Crawled caption data:
-=-=-=-=-

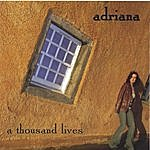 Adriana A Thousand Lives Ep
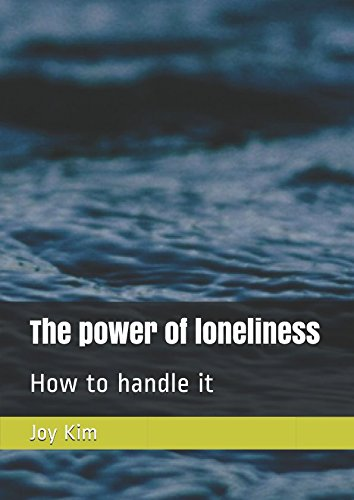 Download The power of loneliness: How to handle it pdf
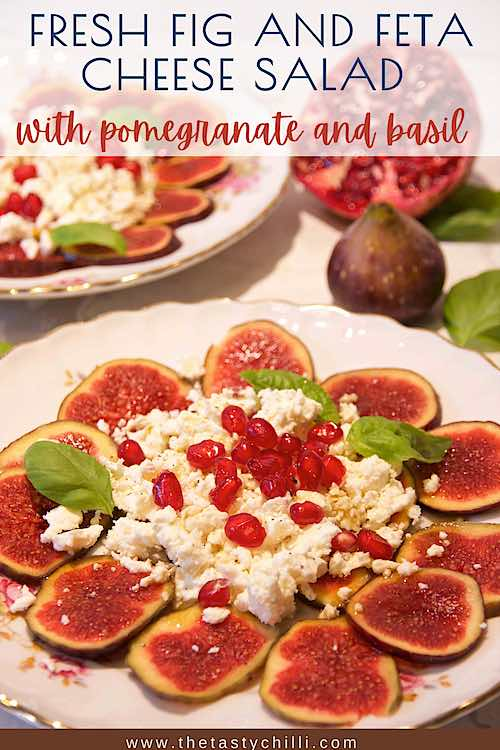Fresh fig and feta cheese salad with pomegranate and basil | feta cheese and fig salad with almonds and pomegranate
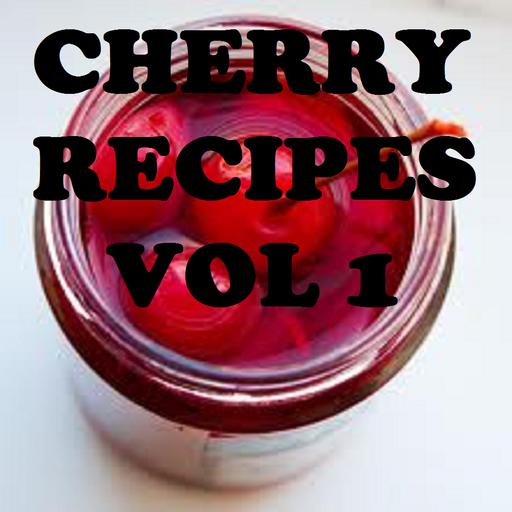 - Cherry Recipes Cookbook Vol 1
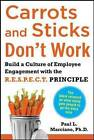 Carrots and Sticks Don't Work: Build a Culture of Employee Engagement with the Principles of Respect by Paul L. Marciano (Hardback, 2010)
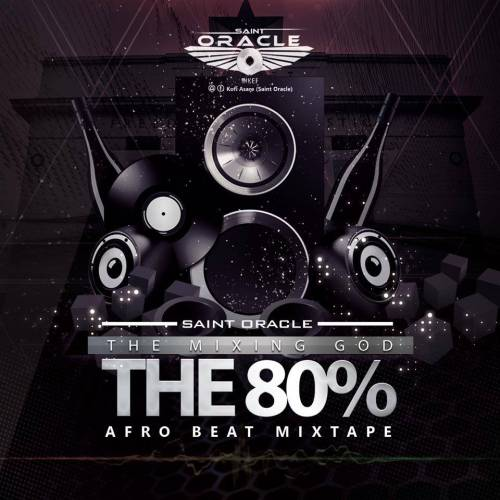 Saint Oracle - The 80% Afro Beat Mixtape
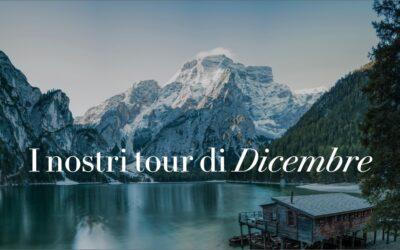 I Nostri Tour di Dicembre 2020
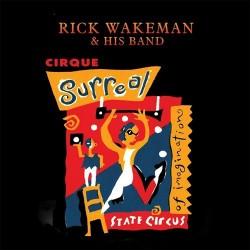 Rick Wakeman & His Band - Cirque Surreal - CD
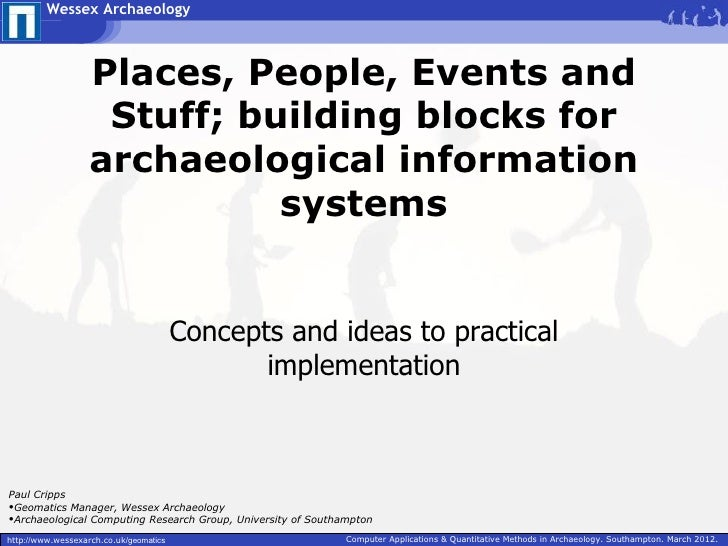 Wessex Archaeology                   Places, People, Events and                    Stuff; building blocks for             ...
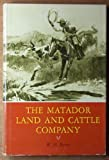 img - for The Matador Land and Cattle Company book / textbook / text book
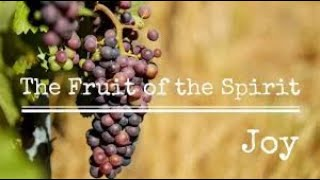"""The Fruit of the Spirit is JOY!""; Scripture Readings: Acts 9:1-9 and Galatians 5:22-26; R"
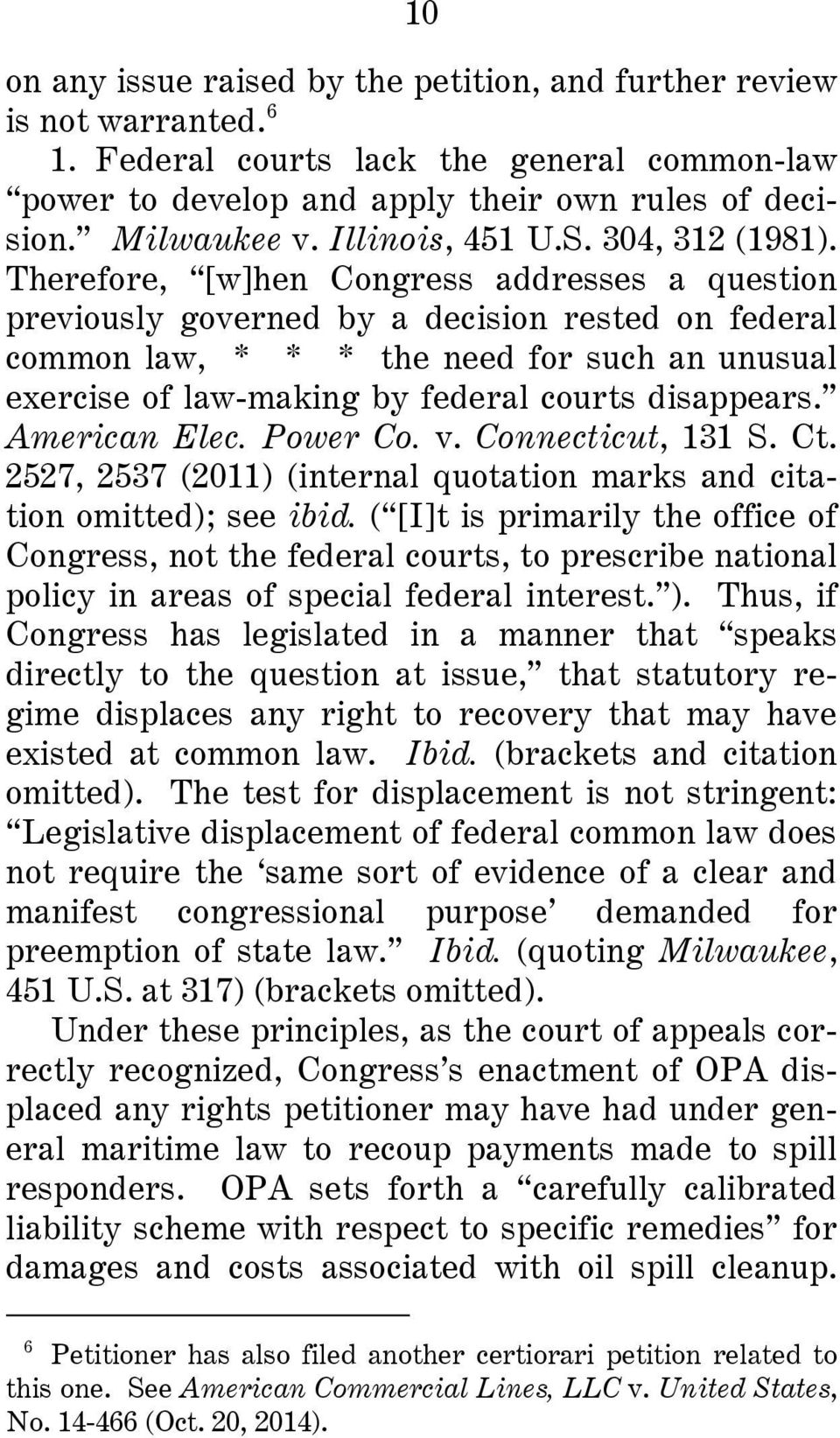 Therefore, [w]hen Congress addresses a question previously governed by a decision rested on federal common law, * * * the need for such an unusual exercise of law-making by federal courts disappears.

-=-=-=-=-

## Required work
The required result is an exact copy of the lines from the line containing "Fresh fig and" through the end of the entries, with every picture left out.

## Written response
Fresh fig and feta cheese salad with pomegranate and basil | feta cheese and fig salad with almonds and pomegranate
 - Cherry Recipes Cookbook Vol 1
 Carrots and Sticks Don't Work: Build a Culture of Employee Engagement with the Principles of Respect by Paul L. Marciano (Hardback, 2010)
 Saint Oracle - The 80% Afro Beat Mixtape
 I Nostri Tour di Dicembre 2020
 Rick Wakeman & His Band - Cirque Surreal - CD
 Wessex Archaeology                   Places, People, Events and                    Stuff; building blocks for             ...
 img - for The Matador Land and Cattle Company book / textbook / text book
"""The Fruit of the Spirit is JOY!""; Scripture Readings: Acts 9:1-9 and Galatians 5:22-26; R"
 Therefore, [w]hen Congress addresses a question previously governed by a decision rested on federal common law, * * * the need for such an unusual exercise of law-making by federal courts disappears.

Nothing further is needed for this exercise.